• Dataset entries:
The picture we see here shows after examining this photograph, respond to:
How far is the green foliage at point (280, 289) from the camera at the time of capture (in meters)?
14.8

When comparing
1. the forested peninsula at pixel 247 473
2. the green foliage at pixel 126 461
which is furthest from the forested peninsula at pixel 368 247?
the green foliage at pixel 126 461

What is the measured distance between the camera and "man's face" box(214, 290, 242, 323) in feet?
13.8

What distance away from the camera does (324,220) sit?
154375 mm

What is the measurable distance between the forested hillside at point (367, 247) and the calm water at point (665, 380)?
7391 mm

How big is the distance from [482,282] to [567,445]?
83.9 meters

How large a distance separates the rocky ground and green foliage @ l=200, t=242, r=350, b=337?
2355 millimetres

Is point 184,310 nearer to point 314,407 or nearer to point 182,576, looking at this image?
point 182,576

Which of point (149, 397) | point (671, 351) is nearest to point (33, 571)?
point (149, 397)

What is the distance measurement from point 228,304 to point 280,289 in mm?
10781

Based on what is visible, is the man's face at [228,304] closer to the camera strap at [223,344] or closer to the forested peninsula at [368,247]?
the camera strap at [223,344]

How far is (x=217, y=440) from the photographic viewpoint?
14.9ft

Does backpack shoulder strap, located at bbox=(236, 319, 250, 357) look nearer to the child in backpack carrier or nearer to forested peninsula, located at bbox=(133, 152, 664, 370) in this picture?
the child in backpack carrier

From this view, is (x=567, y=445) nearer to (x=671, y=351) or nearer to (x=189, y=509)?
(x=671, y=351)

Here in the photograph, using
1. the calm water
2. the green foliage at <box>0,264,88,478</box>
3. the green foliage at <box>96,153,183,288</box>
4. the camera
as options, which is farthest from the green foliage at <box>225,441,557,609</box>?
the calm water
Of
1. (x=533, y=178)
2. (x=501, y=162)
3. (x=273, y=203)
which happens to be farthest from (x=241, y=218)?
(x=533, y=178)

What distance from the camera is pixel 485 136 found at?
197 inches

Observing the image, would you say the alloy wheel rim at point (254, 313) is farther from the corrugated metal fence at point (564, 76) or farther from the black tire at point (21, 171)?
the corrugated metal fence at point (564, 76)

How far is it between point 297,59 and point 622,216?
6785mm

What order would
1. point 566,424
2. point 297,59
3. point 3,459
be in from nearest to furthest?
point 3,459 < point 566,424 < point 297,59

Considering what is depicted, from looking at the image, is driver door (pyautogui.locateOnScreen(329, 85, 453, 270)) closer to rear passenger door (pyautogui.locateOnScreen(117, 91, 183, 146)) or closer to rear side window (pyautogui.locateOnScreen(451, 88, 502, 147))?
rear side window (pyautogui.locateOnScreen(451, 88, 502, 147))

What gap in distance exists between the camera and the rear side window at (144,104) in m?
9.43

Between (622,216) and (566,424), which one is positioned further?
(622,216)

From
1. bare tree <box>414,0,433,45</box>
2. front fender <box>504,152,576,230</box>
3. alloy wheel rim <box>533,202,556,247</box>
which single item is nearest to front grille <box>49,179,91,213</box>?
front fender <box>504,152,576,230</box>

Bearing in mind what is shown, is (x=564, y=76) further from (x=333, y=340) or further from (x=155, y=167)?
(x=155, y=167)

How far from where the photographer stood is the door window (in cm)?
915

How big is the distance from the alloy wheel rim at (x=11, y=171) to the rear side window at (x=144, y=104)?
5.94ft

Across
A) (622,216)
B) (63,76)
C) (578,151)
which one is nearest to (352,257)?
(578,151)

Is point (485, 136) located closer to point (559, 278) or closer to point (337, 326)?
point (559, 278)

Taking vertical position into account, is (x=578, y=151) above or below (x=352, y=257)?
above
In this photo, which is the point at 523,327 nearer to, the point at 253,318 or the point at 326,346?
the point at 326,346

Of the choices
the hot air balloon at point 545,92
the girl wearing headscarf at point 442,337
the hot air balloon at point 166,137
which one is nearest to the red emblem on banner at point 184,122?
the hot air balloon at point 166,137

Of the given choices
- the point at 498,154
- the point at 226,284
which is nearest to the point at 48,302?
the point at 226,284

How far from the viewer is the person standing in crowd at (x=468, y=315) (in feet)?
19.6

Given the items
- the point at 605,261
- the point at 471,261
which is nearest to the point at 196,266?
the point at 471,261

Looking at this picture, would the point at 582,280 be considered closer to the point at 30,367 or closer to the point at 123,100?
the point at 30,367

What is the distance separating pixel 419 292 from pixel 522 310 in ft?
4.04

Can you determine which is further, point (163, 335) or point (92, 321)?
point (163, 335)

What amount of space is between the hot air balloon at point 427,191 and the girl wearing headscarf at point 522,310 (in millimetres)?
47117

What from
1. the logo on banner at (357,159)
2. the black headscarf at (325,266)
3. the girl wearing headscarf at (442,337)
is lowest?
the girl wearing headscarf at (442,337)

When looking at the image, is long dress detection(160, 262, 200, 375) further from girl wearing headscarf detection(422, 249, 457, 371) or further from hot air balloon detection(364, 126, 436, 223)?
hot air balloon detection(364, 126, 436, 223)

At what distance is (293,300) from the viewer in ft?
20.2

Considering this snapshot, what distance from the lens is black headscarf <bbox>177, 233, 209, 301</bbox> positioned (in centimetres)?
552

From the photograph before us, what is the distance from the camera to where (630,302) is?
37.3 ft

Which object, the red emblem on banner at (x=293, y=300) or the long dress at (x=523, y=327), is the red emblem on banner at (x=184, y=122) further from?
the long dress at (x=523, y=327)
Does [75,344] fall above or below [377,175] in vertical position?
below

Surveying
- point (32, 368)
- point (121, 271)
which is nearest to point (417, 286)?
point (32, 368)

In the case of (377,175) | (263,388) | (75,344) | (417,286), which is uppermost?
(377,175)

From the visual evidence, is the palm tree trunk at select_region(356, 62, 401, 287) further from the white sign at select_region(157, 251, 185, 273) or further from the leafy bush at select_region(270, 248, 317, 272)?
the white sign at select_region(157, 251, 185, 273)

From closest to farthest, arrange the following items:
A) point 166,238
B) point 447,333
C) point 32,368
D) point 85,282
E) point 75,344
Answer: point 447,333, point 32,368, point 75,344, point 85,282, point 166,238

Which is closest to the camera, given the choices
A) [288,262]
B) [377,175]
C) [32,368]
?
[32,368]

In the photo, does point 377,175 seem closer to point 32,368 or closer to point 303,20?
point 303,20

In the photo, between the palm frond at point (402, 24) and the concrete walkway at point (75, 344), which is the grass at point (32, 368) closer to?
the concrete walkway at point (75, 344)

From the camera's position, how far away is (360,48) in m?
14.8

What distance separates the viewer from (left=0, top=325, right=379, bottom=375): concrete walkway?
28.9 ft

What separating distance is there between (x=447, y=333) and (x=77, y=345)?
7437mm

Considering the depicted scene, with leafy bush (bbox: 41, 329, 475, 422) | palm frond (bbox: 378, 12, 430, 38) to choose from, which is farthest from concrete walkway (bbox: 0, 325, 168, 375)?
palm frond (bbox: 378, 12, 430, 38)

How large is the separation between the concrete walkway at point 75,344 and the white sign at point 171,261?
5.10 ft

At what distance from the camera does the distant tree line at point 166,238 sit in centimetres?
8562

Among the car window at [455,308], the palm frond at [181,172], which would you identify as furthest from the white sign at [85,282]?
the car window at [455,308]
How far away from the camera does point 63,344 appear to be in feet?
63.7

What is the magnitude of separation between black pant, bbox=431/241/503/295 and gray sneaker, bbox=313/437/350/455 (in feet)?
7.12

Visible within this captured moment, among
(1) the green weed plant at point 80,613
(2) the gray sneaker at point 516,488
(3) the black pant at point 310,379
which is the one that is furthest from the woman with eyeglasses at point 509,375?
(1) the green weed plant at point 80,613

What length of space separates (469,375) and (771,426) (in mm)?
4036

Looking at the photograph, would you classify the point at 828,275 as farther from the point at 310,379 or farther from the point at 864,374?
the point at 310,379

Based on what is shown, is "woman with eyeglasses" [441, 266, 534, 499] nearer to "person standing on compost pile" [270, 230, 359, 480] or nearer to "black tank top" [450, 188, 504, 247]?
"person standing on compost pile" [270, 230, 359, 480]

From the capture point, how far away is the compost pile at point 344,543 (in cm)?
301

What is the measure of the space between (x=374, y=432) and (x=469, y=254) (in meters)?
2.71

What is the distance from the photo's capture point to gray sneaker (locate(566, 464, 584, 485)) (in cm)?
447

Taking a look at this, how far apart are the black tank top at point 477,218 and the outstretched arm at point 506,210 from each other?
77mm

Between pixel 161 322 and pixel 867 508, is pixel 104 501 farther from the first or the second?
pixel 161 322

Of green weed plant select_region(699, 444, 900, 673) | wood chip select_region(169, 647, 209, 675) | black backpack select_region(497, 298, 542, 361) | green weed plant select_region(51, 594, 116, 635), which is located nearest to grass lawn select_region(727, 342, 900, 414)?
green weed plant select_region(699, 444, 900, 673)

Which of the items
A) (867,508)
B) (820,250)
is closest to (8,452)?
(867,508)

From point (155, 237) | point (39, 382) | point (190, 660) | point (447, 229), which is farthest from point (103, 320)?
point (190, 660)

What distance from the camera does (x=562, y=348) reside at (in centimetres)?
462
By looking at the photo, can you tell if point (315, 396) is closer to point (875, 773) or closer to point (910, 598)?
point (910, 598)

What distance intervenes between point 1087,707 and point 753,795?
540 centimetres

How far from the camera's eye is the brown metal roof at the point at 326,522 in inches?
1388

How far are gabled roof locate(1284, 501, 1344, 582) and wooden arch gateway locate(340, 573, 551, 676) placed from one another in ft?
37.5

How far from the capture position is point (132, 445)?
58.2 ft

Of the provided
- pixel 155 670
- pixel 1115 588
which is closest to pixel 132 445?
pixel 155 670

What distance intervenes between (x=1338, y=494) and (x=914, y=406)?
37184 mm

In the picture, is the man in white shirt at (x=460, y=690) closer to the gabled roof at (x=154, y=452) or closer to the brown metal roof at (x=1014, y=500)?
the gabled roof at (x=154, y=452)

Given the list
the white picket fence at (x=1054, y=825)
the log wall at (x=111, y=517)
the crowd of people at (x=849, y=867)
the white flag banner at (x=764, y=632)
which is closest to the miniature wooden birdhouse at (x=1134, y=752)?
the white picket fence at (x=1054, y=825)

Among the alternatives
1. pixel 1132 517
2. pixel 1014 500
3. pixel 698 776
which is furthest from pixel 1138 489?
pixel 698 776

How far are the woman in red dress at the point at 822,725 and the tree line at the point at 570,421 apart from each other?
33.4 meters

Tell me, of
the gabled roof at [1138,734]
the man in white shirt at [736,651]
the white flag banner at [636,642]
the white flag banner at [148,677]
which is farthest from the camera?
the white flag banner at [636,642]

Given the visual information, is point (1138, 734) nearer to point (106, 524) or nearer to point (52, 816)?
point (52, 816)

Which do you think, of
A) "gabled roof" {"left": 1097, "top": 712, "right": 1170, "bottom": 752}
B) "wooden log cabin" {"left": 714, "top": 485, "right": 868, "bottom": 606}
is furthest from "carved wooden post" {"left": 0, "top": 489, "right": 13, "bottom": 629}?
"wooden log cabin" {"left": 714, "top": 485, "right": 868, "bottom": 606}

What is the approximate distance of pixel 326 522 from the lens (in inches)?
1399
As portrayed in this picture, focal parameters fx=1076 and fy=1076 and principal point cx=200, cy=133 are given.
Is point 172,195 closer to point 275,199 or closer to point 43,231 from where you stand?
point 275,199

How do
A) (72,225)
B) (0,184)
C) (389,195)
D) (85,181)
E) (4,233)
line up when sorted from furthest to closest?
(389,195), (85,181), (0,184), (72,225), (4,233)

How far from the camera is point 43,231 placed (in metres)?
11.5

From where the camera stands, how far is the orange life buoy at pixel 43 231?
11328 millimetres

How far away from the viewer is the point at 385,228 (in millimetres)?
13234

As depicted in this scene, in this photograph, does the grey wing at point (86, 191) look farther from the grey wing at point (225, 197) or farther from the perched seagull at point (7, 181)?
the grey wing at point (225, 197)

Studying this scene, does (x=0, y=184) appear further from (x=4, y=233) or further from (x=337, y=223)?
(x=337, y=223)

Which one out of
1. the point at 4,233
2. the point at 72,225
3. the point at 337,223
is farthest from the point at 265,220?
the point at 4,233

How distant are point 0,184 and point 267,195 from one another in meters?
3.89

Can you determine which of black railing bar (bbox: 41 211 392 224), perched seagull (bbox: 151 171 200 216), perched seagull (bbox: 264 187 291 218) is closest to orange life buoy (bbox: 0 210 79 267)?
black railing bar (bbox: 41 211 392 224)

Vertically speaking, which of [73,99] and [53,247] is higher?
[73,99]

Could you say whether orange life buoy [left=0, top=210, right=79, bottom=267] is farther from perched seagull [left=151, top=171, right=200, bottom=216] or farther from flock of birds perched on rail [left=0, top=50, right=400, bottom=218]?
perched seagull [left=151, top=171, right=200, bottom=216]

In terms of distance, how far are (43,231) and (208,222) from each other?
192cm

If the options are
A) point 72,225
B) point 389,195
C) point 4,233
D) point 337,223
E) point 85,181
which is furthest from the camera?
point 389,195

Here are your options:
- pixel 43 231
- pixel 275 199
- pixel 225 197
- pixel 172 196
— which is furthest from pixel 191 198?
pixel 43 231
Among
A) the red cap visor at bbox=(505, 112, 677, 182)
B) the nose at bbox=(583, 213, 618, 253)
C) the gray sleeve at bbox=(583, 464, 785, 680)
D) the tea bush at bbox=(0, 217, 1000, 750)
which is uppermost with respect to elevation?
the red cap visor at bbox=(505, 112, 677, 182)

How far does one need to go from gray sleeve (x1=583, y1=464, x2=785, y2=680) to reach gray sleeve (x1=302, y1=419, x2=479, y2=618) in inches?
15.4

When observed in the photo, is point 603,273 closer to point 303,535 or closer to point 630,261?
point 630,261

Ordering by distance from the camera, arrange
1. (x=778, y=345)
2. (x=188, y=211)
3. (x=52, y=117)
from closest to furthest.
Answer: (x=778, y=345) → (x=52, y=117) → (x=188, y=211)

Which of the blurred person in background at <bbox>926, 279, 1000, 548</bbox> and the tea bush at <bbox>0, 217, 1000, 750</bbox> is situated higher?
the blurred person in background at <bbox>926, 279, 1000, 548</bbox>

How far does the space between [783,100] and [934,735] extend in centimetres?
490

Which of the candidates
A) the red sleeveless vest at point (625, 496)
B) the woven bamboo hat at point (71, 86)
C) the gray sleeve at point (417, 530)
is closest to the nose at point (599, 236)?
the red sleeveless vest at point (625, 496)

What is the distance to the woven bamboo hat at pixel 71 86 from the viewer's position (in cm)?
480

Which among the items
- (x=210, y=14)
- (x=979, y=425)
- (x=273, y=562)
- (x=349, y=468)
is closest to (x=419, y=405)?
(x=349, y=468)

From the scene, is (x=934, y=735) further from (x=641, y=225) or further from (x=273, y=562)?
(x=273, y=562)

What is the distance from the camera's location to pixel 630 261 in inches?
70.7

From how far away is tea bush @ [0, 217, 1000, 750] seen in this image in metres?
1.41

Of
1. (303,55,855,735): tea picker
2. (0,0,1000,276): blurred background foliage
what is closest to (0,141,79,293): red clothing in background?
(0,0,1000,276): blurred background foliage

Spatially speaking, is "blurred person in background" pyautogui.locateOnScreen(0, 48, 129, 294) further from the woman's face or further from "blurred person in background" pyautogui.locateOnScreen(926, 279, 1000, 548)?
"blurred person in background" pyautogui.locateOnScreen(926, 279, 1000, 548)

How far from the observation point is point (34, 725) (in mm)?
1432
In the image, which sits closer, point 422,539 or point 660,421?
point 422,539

• Task objective: Write out only the final block of lines, starting at the line with "From how far" and running to the end of the material.

• Result of this exercise:
From how far away is tea bush @ [0, 217, 1000, 750] seen in this image in metres?
1.41

Of
1. (303,55,855,735): tea picker
2. (0,0,1000,276): blurred background foliage
what is closest to (0,141,79,293): red clothing in background?
(0,0,1000,276): blurred background foliage

Spatially speaking, is "blurred person in background" pyautogui.locateOnScreen(0, 48, 129, 294) further from the woman's face or further from "blurred person in background" pyautogui.locateOnScreen(926, 279, 1000, 548)?
"blurred person in background" pyautogui.locateOnScreen(926, 279, 1000, 548)

How far from the observation point is point (34, 725) (in mm)?
1432
In the image, which sits closer, point 422,539 or point 660,421?
point 422,539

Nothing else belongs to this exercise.